The BMW M4 GT3 EVO roared into the Lausitzring for the second DTM meeting of 2025 and left with silverware in both races, confirming that Schubert Motorsport’s off-season upgrades have turned promise into points. René Rast steered the number 33 machine to third on Saturday before surging to second on Sunday, the latter result settled by a nail-biting photo finish that saw him edge Jules Gounon while just missing out on top spot to Jack Aitken’s Ferrari.

Key to the haul was razor-sharp qualifying speed. Freshly resurfaced asphalt offered superb grip, and both BMWs exploited it: Rast planted his car firmly in the top three on both grids, while Marco Wittmann lit up the timing screens to secure a front-row start on Sunday. Swift, disciplined pit work then vaulted Rast into clear air in each contest, even giving him a brief spell in the lead during race two until tyre fade tempered the charge. Wittmann’s Sunday, by contrast, was hampered when a momentary ABS fault locked the brakes at Turn 1, flat-spotting his tyres and forcing a recovery drive that still yielded eighth place after several incisive overtakes.

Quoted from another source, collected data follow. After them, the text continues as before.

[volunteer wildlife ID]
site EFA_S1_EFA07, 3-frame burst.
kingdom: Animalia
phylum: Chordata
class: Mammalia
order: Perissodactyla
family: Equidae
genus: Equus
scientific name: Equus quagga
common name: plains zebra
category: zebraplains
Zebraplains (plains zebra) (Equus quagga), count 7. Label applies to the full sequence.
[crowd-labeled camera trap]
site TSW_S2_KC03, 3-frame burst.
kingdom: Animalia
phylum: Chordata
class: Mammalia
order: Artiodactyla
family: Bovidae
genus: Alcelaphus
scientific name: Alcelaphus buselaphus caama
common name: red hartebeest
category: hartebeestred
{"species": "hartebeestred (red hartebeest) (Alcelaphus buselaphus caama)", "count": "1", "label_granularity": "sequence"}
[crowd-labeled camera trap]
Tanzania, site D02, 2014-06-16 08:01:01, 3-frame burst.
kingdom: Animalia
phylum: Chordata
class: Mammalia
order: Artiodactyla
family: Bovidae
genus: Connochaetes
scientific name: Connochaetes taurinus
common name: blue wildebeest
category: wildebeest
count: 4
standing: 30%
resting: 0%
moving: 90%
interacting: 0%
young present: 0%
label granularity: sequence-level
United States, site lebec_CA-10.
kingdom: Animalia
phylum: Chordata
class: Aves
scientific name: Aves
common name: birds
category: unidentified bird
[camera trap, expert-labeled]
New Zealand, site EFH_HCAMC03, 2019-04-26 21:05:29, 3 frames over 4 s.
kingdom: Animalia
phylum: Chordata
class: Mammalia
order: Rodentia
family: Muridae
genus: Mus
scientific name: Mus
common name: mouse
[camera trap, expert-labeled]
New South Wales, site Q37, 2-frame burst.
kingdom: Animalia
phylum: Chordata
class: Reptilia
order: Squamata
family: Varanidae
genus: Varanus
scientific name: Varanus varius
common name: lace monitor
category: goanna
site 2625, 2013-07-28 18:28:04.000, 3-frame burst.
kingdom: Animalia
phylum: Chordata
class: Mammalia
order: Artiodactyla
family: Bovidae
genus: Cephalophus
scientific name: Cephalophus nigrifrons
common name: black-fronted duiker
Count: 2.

Consistent points mean the Schubert duo remain firmly in the championship hunt: Rast sits sixth with 47 points, Wittmann ninth on 39, while the defending team champions hold third overall. Their pace also translated into the ADAC GT Masters curtain-raiser, where BMW entries from Schubert and FK Performance lodged top-ten finishes in both races, the best result being sixth for FK in Saturday’s outing.
Team principal Torsten Schubert praised flawless pit stops and lauded both drivers’ composure under pressure, though he vowed to investigate Wittmann’s ABS glitch. Head of Customer Racing Björn Lellmann echoed the sentiment, confident that the lessons learned in Brandenburg will sharpen the M4 GT3 EVO package further for the season’s next round.
For now, a Lausitzring double podium signals that BMW’s latest evolution of its GT3 challenger has the balance, braking and straight-line punch to fight at the sharp end of a fiercely competitive DTM field—proof delivered the hard way over two relentless, wheel-to-wheel showdowns.